--- Trecho da página ---
+++
Colóquio: ataques de reformas neoliberais
Os ataques ao direito à educação têm como causa primordial a implementação de reformas de austeridade promovidas nos últimos anos por políticas neoliberais. Os reflexos são políticas educacionais que geram desigualdades – como o Novo Ensino Médio (NEM), a Base Nacional Comum Curricular (BNCC), entre outras – e que precarizam a educação como visto, também como parte desse processo, no escanteamento do Plano Nacional de Educação (PNE - 2014-2024).

Esses foram alguns dos temas discutidos no Colóquio 8, do Eixo II, proposto pela Campanha Nacional pelo Direito à Educação e pelo CEDES - Centro de Estudos Educação e Sociedade, que aconteceu em auditório lotado da UnB no segundo dia (29/01) da Conae 2024.

O colóquio chamado “O direito à educação sob ataque no Brasil: reformas educacionais e alternativas de ação” debateu como políticas educacionais neoliberais, influenciadas por fundações empresariais, têm impactos negativos na educação pública.
+++
--- Dados fornecidos ---
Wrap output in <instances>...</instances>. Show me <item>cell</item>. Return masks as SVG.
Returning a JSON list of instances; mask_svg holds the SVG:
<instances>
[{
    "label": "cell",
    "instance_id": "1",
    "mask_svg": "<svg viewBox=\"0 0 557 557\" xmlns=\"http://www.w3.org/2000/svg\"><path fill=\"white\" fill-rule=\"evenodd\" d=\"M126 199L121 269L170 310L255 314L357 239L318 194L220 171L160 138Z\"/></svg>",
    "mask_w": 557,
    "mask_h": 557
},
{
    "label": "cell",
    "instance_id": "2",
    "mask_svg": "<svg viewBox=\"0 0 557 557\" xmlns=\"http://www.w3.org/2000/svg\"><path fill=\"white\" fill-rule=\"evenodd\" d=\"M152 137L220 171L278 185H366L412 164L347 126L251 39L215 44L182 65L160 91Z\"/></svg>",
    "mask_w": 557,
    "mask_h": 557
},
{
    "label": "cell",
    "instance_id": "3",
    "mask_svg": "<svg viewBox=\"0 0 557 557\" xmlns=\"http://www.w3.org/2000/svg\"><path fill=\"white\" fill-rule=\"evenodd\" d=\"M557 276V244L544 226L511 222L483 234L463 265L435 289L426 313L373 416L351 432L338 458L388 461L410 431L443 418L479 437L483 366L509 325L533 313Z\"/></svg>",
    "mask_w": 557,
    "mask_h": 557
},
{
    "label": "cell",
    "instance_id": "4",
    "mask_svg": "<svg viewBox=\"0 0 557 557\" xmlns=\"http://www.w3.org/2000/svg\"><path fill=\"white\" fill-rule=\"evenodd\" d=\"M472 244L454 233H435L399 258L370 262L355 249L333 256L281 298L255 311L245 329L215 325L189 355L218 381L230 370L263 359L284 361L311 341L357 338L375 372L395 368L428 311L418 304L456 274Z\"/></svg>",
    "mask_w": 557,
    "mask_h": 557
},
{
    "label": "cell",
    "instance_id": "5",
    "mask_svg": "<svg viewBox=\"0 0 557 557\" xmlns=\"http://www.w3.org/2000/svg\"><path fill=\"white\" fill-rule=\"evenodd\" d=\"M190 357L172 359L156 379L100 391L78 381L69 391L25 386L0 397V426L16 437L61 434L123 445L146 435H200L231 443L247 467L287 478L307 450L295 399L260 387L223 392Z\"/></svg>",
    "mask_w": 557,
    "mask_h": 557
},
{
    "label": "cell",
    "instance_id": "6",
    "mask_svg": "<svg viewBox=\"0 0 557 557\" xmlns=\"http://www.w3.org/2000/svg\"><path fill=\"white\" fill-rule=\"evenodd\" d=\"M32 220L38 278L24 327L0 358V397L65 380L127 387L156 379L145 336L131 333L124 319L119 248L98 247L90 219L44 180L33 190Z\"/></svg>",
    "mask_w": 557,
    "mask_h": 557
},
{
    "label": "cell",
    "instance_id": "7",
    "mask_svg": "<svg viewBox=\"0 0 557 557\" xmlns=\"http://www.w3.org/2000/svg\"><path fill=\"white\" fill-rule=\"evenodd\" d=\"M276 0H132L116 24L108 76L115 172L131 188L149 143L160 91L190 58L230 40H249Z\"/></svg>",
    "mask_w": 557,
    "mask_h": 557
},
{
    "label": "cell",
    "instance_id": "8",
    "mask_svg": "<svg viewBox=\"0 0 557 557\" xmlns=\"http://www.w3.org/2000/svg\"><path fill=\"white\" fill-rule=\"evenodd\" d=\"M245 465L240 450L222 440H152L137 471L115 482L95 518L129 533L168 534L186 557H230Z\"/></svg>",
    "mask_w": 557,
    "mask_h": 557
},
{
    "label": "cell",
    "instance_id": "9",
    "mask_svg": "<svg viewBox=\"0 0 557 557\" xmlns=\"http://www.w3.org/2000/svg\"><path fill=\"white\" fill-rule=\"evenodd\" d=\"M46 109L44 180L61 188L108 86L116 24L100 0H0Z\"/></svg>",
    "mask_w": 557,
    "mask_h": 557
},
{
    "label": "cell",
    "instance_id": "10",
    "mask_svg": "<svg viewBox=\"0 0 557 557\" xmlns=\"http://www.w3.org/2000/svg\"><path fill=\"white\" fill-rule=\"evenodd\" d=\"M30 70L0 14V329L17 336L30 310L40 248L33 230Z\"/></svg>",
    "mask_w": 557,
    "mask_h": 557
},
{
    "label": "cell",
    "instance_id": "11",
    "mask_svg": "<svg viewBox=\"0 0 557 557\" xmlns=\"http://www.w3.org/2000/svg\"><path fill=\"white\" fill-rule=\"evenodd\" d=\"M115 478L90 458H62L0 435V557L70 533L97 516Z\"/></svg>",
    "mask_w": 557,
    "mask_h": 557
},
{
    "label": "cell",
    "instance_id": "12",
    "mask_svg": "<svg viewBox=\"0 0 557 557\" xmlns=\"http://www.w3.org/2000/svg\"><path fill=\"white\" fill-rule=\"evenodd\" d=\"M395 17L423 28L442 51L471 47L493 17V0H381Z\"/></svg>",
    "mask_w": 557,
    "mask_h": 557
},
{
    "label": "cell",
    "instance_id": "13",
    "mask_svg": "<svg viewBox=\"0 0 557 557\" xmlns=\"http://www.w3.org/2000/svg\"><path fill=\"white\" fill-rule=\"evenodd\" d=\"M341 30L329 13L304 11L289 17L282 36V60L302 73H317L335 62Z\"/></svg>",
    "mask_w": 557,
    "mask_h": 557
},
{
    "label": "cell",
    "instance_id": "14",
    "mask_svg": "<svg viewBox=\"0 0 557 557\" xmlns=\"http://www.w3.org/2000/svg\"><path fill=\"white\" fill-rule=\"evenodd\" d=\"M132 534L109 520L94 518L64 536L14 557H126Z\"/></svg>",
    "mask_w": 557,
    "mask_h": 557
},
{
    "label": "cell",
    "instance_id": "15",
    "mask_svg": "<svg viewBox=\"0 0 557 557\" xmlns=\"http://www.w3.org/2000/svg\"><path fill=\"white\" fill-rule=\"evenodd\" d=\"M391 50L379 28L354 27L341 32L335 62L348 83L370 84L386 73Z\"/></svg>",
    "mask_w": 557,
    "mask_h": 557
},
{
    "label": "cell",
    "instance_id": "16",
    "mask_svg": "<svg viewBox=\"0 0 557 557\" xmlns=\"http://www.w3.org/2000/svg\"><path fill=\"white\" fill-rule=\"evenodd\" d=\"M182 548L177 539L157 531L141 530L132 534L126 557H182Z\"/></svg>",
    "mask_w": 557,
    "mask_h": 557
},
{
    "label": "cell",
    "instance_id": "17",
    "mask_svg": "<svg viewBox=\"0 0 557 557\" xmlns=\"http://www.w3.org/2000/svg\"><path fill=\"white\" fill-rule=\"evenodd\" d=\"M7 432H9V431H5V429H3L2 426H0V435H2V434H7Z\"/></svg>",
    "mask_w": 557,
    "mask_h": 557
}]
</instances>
+++
--- Enunciado A ---
Por favor, indique se cada afirmação a seguir está de acordo com o trecho da página, respondendo sim ou não e citando literalmente as palavras do trecho que decidem. (i) O colóquio aconteceu no segundo dia da Conae 2024. (ii) O colóquio foi proposto somente pelo CEDES. (iii) O Novo Ensino Médio é citado como exemplo de política educacional que gera desigualdades.
--- Enunciado B ---
Reúna todas as linhas dos dados fornecidos que contêm a palavra "instances".

--- Resposta A ---
(i) Sim: “que aconteceu em auditório lotado da UnB no segundo dia (29/01) da Conae 2024”.
(ii) Não: “proposto pela Campanha Nacional pelo Direito à Educação e pelo CEDES - Centro de Estudos Educação e Sociedade”.
(iii) Sim: “políticas educacionais que geram desigualdades – como o Novo Ensino Médio (NEM)”.

--- Resposta B ---
Wrap output in <instances>...</instances>. Show me <item>cell</item>. Return masks as SVG.
Returning a JSON list of instances; mask_svg holds the SVG:
<instances>
</instances>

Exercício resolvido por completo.